Always starting from the first key has its drawback as we keep getting 
the new elements if they are constantly populated. This may skew
the results for a large hash table.

Maybe we can just do lookup+delete or batch lookup+delete?
user gives NULL means the first key to lookup/delete.
Every (batch) lookup+delete will deletes one or a set of keys.
The set of keys are retrieved using internal get_next .
The (batch) lookup+delete will return next available key, which
user can be used for next (batch) lookup+delete.
If user provided key does not match, user can provide a flag
to go to the first key, or return an error.

> 
>> For constant changing loops, not sure how to define which one
>> is correct. If users have concerns, they may need to just pick one
>> which gives them more comfort.
>>
>>> Like make one jumbo/compound/atomic command to be get_next+lookup+delete.
>>> Define the semantics of this single compound command.
>>> And then let batching to be a multiplier of such command.
>>> In a sense that multiplier 1 or N should be have the same way.
>>> No extra flags to alter the batching.
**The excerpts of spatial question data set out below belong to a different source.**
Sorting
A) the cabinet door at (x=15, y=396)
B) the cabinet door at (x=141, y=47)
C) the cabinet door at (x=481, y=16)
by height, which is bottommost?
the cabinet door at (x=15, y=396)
>>> The high level description of the batch would be:
>>> pls execute get_next,lookup,delete and repeat it N times.
>>> or
>>> pls execute get_next,lookup and repeat N times.
> 
> But any attempt to do get_next+lookup will have same problem with
> deletions right?
> 
> I don't see how we could do it more consistent than what I'm
> proposing. Let's just support one case: report an error if the
> prev_key was not found instead of retrieving the first_key. Would that
> work?
> 
>>> where each command action is defined to be composable.
>>>
>>> Just a rough idea.
>>>